Below are some records. Copy every line in them that holds "Technique".

EXCERPTED RECORDS:
****************************************

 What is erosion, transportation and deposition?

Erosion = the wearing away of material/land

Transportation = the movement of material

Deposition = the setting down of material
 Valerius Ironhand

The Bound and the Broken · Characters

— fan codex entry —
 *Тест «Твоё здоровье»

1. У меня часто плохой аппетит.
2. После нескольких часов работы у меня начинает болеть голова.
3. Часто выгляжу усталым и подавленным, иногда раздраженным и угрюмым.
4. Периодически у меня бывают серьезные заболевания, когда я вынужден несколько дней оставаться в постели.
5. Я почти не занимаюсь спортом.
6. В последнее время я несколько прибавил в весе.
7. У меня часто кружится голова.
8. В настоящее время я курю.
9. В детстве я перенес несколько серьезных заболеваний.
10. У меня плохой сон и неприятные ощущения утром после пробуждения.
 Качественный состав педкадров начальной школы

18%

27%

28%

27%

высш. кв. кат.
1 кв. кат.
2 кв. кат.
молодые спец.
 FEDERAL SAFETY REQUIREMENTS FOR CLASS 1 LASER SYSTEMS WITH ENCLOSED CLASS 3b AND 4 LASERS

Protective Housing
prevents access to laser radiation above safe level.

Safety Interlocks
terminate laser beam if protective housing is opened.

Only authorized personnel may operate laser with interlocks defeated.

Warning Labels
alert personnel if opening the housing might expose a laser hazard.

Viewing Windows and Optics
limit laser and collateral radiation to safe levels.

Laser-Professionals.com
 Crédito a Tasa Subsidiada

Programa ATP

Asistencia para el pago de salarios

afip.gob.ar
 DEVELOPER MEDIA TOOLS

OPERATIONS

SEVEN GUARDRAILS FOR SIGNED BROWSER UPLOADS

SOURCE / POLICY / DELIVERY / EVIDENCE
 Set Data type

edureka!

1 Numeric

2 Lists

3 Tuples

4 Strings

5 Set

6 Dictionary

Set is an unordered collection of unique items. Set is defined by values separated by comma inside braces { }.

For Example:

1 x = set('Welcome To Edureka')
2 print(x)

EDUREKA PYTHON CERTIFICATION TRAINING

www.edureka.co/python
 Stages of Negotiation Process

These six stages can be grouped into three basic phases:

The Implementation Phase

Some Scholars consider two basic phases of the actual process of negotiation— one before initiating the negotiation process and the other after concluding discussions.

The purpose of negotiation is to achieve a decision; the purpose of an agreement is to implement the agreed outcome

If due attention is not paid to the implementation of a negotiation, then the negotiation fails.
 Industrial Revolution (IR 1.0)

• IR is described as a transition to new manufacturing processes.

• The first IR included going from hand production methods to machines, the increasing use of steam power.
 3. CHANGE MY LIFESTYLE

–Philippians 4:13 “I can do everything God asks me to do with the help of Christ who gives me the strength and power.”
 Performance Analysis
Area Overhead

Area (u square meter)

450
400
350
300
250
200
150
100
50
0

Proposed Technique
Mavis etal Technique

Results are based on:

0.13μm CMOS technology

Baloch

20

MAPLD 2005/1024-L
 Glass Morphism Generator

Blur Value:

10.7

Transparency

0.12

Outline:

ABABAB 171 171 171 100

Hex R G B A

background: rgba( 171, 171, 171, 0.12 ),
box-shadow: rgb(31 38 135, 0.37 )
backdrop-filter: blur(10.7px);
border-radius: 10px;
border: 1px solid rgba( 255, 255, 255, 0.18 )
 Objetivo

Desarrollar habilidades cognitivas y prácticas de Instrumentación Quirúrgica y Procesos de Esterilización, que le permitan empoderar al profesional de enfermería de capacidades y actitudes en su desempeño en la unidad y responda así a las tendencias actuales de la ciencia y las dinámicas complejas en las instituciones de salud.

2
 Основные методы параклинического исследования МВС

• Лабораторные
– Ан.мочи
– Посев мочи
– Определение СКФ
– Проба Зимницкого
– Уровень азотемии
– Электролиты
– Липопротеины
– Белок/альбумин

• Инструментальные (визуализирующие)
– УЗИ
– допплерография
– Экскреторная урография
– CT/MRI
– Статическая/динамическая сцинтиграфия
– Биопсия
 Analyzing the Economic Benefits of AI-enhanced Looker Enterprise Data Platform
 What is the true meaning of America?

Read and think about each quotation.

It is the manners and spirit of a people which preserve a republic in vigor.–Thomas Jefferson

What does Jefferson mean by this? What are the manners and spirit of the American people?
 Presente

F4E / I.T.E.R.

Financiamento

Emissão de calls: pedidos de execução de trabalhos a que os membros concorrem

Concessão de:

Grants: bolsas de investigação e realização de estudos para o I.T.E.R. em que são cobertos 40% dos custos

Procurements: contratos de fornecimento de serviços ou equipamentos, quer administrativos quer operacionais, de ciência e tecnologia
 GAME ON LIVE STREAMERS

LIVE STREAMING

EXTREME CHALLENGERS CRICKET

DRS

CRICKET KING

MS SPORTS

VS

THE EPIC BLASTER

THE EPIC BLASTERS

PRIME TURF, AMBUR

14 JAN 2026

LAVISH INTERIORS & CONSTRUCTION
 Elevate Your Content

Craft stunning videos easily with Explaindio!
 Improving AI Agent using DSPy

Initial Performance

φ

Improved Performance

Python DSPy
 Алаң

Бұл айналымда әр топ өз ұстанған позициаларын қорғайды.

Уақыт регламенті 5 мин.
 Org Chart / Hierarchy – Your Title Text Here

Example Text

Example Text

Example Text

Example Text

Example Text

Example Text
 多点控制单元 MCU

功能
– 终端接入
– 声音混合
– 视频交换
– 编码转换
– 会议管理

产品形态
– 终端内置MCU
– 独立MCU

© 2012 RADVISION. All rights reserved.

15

****************************************

EXERCISE SOLUTION:
Proposed Technique
Mavis etal Technique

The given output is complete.